__TASK TO CARRY OUT__
The records that follow need to be output exactly as they are.

__DATA FOR THIS EXERCISE__
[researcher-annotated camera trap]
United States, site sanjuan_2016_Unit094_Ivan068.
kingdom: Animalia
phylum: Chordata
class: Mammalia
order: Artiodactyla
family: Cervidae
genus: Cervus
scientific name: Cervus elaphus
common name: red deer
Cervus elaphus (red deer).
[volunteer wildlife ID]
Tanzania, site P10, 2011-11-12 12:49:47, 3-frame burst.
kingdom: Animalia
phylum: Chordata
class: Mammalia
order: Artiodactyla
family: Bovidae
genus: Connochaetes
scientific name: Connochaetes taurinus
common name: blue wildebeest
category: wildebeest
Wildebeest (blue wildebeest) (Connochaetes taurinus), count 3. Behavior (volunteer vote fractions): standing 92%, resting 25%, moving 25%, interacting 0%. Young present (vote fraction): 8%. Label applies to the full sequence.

__SOLUTION BELOW__
[researcher-annotated camera trap]
United States, site sanjuan_2016_Unit094_Ivan068.
kingdom: Animalia
phylum: Chordata
class: Mammalia
order: Artiodactyla
family: Cervidae
genus: Cervus
scientific name: Cervus elaphus
common name: red deer
Cervus elaphus (red deer).
[volunteer wildlife ID]
Tanzania, site P10, 2011-11-12 12:49:47, 3-frame burst.
kingdom: Animalia
phylum: Chordata
class: Mammalia
order: Artiodactyla
family: Bovidae
genus: Connochaetes
scientific name: Connochaetes taurinus
common name: blue wildebeest
category: wildebeest
Wildebeest (blue wildebeest) (Connochaetes taurinus), count 3. Behavior (volunteer vote fractions): standing 92%, resting 25%, moving 25%, interacting 0%. Young present (vote fraction): 8%. Label applies to the full sequence.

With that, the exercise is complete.